▶ **What to produce**:
Copy out the material below word for word, omitting the pictures.

===============

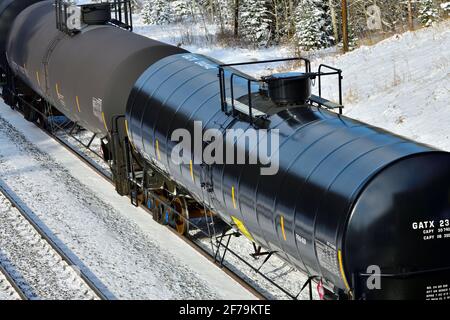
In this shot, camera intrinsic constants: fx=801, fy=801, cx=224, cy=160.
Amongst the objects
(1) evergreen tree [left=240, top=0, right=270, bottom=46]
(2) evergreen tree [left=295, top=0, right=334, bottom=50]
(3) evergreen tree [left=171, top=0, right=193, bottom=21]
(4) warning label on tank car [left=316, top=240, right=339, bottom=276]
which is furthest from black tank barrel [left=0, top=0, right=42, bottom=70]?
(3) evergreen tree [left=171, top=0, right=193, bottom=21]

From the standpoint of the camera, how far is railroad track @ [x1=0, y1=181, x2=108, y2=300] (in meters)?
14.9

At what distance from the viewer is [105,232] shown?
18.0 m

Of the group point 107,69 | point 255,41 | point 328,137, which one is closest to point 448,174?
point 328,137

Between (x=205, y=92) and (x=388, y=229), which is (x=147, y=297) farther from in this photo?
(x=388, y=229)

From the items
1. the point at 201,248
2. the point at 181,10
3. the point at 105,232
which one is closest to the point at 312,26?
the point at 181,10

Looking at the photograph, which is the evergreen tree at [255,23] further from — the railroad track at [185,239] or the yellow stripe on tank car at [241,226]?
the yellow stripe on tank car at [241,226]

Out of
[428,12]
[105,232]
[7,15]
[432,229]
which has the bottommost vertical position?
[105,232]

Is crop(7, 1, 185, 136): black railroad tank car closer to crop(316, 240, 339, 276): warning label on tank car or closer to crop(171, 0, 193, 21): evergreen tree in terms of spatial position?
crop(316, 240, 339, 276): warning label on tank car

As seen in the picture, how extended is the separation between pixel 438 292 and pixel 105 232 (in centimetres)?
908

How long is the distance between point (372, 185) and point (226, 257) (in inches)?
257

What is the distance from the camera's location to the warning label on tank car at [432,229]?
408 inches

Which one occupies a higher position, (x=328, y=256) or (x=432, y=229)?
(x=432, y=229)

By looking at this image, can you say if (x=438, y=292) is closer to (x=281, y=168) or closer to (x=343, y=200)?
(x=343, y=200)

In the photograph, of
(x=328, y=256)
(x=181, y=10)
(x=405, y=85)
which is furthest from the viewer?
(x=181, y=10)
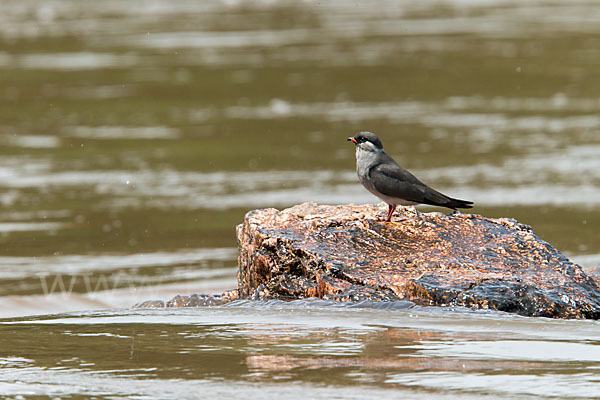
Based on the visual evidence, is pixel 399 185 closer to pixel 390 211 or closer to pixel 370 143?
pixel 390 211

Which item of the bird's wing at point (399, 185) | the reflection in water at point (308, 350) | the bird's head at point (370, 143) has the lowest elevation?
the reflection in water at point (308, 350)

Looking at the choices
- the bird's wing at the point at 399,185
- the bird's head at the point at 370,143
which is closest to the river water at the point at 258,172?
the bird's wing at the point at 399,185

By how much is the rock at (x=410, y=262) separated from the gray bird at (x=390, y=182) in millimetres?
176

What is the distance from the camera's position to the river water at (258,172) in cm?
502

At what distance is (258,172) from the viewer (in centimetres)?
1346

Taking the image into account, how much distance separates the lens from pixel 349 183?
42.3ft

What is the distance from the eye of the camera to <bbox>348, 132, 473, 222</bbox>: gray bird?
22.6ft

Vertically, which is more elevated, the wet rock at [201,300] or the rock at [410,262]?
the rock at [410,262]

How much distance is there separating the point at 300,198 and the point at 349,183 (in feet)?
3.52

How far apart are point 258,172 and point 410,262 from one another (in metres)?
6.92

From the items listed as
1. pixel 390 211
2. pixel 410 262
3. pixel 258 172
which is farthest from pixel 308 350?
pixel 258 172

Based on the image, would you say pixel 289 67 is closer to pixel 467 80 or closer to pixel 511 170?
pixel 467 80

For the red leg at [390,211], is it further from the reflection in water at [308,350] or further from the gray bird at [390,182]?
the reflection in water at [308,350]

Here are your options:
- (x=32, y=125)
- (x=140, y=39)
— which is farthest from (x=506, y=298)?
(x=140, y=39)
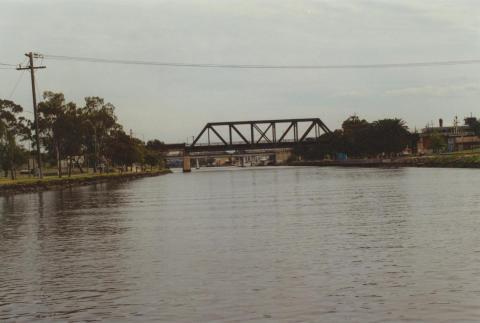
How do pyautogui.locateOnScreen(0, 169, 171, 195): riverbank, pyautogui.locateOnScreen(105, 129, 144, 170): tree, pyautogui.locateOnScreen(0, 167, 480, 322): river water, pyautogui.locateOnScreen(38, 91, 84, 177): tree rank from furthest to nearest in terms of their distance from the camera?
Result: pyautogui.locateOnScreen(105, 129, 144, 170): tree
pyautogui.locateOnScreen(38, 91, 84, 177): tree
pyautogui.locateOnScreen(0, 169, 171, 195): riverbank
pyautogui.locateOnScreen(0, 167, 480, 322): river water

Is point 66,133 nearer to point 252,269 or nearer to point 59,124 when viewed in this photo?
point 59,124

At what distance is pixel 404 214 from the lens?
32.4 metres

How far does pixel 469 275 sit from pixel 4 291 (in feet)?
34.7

===============

▶ **The solution**:
In this shot, camera intrinsic constants: fx=801, fy=801, cx=224, cy=160.
Amongst the objects
(1) evergreen tree [left=240, top=0, right=270, bottom=46]
(2) evergreen tree [left=295, top=0, right=334, bottom=50]
(3) evergreen tree [left=171, top=0, right=193, bottom=21]
(4) warning label on tank car [left=316, top=240, right=339, bottom=276]
which is furthest from black tank barrel [left=0, top=0, right=42, bottom=70]?
(3) evergreen tree [left=171, top=0, right=193, bottom=21]

From the standpoint of the camera, how far is railroad track @ [x1=0, y1=181, x2=108, y2=300] (in meters)?
14.9

At what distance from the viewer is [105,232] shown?
18.0 m

Of the group point 107,69 | point 255,41 | point 328,137, which one is closest to point 448,174?
point 328,137

Between (x=205, y=92) and (x=388, y=229), which is (x=147, y=297) farther from in this photo?
(x=388, y=229)

From the items
1. the point at 201,248
2. the point at 181,10
3. the point at 105,232
which one is closest to the point at 312,26?
the point at 181,10

Looking at the photograph, which is the evergreen tree at [255,23] further from — the railroad track at [185,239] or the yellow stripe on tank car at [241,226]?
the yellow stripe on tank car at [241,226]

Out of
[428,12]
[105,232]
[7,15]
[432,229]
which has the bottommost vertical position?
[105,232]

Is crop(7, 1, 185, 136): black railroad tank car closer to crop(316, 240, 339, 276): warning label on tank car or closer to crop(171, 0, 193, 21): evergreen tree in terms of spatial position?
crop(316, 240, 339, 276): warning label on tank car

As seen in the picture, how extended is the separation between pixel 438 292 and pixel 105 232 (in centimetres)?
908

How long is the distance between point (372, 185) and point (226, 257) (in inches)?
257

What is the distance from the camera's location to the warning label on tank car at [432,229]?
408 inches

Which one occupies a higher position, (x=328, y=256) or (x=432, y=229)?
(x=432, y=229)

By looking at this image, can you say if (x=438, y=292) is closer to (x=281, y=168) or closer to (x=343, y=200)?
(x=343, y=200)

In the photograph, of
(x=328, y=256)
(x=181, y=10)
(x=405, y=85)
which is furthest from the viewer?
(x=181, y=10)
Based on the visual evidence, is pixel 399 185 closer to pixel 390 211 or closer to pixel 370 143?
pixel 390 211

Which item of the bird's wing at point (399, 185) | the reflection in water at point (308, 350) | the bird's head at point (370, 143) has the lowest elevation?
the reflection in water at point (308, 350)

Looking at the choices
- the bird's wing at the point at 399,185
- the bird's head at the point at 370,143
which is closest to the river water at the point at 258,172?
the bird's wing at the point at 399,185

By how much is the rock at (x=410, y=262) separated from the gray bird at (x=390, y=182) in millimetres?
176

What is the distance from the camera's position to the river water at (258,172) in cm?
502

At what distance is (258,172) from the viewer (in centimetres)?
1346

Taking the image into account, how much distance separates the lens from pixel 349 183?
42.3ft

What is the distance from the eye of the camera to <bbox>348, 132, 473, 222</bbox>: gray bird?
22.6ft

Vertically, which is more elevated, the wet rock at [201,300] or the rock at [410,262]?
the rock at [410,262]

How much distance is there separating the point at 300,198 and the point at 349,183 (in feet)?
3.52

How far apart are point 258,172 and point 410,262 from one another (in metres)?
6.92

From the items listed as
1. pixel 390 211
2. pixel 410 262
3. pixel 258 172
which is farthest from pixel 308 350?
pixel 258 172

Based on the image, would you say pixel 289 67 is closer to pixel 467 80 or closer to pixel 511 170?
pixel 467 80

For the red leg at [390,211], is it further from the reflection in water at [308,350] or further from the gray bird at [390,182]?
the reflection in water at [308,350]

Here are your options:
- (x=32, y=125)
- (x=140, y=39)
— which is farthest from (x=506, y=298)?
(x=140, y=39)
How do pyautogui.locateOnScreen(0, 169, 171, 195): riverbank, pyautogui.locateOnScreen(105, 129, 144, 170): tree, pyautogui.locateOnScreen(0, 167, 480, 322): river water, pyautogui.locateOnScreen(38, 91, 84, 177): tree rank from furthest to nearest in terms of their distance from the camera?
Result: pyautogui.locateOnScreen(105, 129, 144, 170): tree
pyautogui.locateOnScreen(38, 91, 84, 177): tree
pyautogui.locateOnScreen(0, 169, 171, 195): riverbank
pyautogui.locateOnScreen(0, 167, 480, 322): river water

Is point 66,133 nearer to point 252,269 or nearer to point 59,124 when viewed in this photo?
point 59,124

At what distance is pixel 404 214 from the lens?
32.4 metres

How far does pixel 469 275 sit from pixel 4 291 (in feet)?
34.7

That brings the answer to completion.